Di Jepang, siswa SD dan SMP lebih diarahkan untuk belajar berteman baik dan bekerja sama, bukan bersaing. Itulah mengapa Jepang menjadi maju, karena salah satunya akibat nilai-nilai tersebut ditanamkan sejak dini. Di samping itu, Dinas Pendidikan Kota/Kabupaten mengharuskan siswa untuk bersekolah di sekolah yang berada di dekat rumahnya. Siswa SDSMP wajib berjalan kaki ke sekolah dan tidak boleh diantar jemput orangtua. Orangtua dapat memanfaatkan waktunya untuk hal-hal produktif lainnya.
Kemacetan lalu lintas juga tidak terjadi. Saat berangkat ke sekolah, siswa-siswa yang berada dalam zonasi yang sama diatur Parent Teacher Association (PTA). Satu zonasi memiliki beberapa tempat berkumpul siswa. Dari sini siswa akan berjalan bersama-sama menuju sekolah dengan dipimpin ketua regu. Dalam hal ini, siswa dilatih mengasah karakter mematuhi aturan berlalu lintas selama perjalanan, bertanggung jawab dan memimpin. Pada perempatan yang padat lalu lintas, petugas piket PTA berjaga untuk membantu siswa menyeberang jalan. Berangkat bersama-sama diyakini mampu melatih kepedulian siswa, baik terhadap teman maupun lingkungan yang dilalui. Berkat perkenalan ini dan juga jarak rumah yang berdekatan, biasanya sesudah sekolah siswa akan bermain di rumah teman-temannya. Bukan lagi jago rumah atau teman dunia maya.
SD-SMP di Jepang mewajibkan siswa untuk mengenal lingkungan di sekitar sekolah melalui machi tanken (learning by exploring). Mulai lingkungan sekolah, objek penting di sekitar sekolah seperti pasar, kantor pemerintahan, tempat wisata, tempat ibadah, pusat pengolahan sampah dan lainnya.

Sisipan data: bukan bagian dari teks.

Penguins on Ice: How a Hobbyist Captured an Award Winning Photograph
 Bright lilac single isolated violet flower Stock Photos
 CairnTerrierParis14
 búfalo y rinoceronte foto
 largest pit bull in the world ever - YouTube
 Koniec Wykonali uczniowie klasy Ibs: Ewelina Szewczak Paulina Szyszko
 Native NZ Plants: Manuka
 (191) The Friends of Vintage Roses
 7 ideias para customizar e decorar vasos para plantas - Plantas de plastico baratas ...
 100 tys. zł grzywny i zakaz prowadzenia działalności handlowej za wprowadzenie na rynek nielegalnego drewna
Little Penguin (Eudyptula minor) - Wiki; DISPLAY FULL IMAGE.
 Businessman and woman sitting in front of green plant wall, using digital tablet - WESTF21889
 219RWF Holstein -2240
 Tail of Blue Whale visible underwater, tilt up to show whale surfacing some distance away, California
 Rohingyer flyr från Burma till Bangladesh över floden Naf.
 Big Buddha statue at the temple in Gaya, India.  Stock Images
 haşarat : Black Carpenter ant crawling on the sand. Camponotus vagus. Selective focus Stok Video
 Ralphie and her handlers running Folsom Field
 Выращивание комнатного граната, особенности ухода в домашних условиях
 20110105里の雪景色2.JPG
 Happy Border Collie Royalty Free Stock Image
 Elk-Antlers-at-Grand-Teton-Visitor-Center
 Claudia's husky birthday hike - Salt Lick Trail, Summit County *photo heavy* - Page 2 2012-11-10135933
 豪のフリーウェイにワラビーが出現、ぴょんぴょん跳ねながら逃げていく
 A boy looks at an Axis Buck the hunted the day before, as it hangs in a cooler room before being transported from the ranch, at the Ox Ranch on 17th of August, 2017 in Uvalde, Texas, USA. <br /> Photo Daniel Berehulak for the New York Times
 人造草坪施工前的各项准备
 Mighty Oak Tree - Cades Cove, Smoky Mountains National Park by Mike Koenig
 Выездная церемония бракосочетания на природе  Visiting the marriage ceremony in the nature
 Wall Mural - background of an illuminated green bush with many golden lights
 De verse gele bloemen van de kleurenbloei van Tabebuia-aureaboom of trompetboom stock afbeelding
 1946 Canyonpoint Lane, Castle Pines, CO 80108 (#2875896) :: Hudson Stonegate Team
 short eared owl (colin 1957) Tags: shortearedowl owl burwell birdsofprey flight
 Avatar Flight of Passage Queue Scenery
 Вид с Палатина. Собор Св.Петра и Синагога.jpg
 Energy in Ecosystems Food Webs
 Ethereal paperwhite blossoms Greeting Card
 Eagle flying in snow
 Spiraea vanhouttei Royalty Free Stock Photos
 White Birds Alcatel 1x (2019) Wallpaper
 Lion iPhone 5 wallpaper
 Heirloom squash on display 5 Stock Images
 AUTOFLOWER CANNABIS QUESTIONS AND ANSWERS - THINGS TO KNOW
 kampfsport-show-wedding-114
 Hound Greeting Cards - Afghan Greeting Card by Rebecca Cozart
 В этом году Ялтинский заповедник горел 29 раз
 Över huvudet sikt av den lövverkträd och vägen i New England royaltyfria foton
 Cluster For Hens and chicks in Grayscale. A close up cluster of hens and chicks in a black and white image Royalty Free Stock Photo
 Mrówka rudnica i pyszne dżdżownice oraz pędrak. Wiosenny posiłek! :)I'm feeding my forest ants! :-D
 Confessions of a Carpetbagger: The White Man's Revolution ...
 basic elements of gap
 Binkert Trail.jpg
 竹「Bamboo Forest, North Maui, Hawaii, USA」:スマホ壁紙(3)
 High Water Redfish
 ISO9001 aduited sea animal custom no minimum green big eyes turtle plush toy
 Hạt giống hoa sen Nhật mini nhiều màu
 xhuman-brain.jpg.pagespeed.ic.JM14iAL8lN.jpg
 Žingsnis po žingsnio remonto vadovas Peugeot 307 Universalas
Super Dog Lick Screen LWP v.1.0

Tempat tinggal siswa yang berdekatan juga memudahkan guru mendatangi orangtua siswa pada awal tahun ajaran. Saat itu guru kelas harus mengenal setiap siswa, orangtua dan kondisi rumah dan lingkungannya. Orangtua yang tinggal berdekatan juga didorong membentuk PTA. PTA bisa menyelenggarakan gerakan peduli lingkungan, pengelolaan sampah, bazar, class meeting (undokai), seminar/workshop tentang tema apa pun yang bermanfaat bagi siswa, orangtua dan guru. Selain mengurangi rasa bosan, hal ini akan menambah semangat belajar siswa.
Tantangan ‘Rolling’ Selama ini rolling guru dan kepala sekolah di Indonesia telah berjalan demi pemerataan mutu pendidikan. Demikian pula di Jepang, dimana rolling dilakukan minimal 2 tahun sekali. Bagi kepala sekolah 3 tahun sekali. Banyak tantangan bagi guru dan kepala sekolah karena harus berpindah-pindah selama masa kerjanya dan kembali beradaptasi. Faktor jarak dan sudah berada di zona nyaman biasanya menjadi alasan bagi guru untuk ogah pindah.